O Deus experimentado e vivido pelo cristianismo é, sim, santo, absoluto, eterno e infinito, mas bem porque Ele é o máximo que se pode pensar, tem o poder de revelar-se “para fora” de forma tão desconcertante e paradoxal. Ou será que não há nada de desconcertante na declaração joanina de que o Verbo eterno de Deus tornou-se “carne” (Jo 1,14)? A palavra “carne” indica, por um lado, a fragilidade e mortalidade próprias da pessoa humana e, por outro, indica a grandeza do abaixamento (kénôsis) de Deus. A alteza e profundidade do mistério quenótico, que se radicaliza na entrega de Jesus na cruz, transcende infinitamente ao máximo que se pode pensar. Por outras palavras, parafraseando Leonardo Boff, o Deus que em e por Jesus se revela é tão humano e o homem que em e por Jesus emerge é tão divino que a linguagem humana não pode dizer adequadamente.

O Verbo (Filho) eterno do Pai assumiu a natureza humana, conservando a Sua divindade. Isso quer dizer que Jesus Cristo, em pessoa, é humano e divino. Enquanto pessoa, Ele é essencialmente relação. A pessoa toma consciência de si e constrói sua individualidade no relacionamento de doação e de recepção da alteridade do outro. Ora, sabe-se da mútua implicação das três pessoas divinas e do quanto Jesus Cristo doou-se incondicional e gratuitamente a todos, bem como abraçou a cada um em seu amor ilimitado (Mc 2,13-17), inclusive aos inimigos (Mt 5,43-44).
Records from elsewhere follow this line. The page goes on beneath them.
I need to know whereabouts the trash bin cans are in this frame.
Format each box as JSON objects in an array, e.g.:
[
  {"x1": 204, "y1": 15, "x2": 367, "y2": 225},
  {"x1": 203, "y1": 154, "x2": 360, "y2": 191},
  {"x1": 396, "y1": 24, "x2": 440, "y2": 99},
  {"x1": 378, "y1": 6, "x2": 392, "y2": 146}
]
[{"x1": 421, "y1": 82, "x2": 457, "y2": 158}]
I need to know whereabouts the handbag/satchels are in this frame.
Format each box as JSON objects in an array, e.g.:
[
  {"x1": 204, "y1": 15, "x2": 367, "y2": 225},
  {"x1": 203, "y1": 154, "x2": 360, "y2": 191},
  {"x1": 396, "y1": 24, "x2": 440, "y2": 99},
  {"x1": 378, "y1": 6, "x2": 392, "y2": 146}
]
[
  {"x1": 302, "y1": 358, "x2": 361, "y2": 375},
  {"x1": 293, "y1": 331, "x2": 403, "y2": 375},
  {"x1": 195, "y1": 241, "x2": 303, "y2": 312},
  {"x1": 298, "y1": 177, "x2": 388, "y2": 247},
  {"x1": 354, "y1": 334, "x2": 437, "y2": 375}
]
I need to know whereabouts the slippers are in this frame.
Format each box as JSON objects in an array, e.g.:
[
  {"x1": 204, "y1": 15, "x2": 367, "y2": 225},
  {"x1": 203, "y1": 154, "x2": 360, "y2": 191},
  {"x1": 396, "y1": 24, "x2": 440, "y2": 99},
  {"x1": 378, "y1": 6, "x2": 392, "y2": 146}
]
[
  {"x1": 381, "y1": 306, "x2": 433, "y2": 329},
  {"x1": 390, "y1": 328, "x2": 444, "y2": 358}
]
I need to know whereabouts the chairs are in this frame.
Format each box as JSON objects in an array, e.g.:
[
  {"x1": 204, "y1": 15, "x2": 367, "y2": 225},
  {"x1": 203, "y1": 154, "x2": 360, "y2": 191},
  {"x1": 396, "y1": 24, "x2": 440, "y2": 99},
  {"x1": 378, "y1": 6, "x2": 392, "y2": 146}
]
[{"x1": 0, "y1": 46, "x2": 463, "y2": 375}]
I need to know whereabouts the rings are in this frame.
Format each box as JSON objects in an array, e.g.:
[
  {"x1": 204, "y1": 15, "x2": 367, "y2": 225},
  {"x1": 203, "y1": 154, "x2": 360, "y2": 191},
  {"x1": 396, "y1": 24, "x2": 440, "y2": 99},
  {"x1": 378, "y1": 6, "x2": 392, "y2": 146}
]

E devido ao Seu absoluto desprendimento e inominável receptividade, o eu humano de Jesus foi de tal maneira assumido pelo Lógos, a ponto de dizer, como Paulo: ”Já não sou eu que vivo, mas Cristo [o Lógos] vive em mim” (Gl 2,20). Jesus viveu uma relação tão íntima com Deus, invocado por Ele pelo termo “Abba” (Paizinho), que se igualou a nós em tudo, exceto no pecado.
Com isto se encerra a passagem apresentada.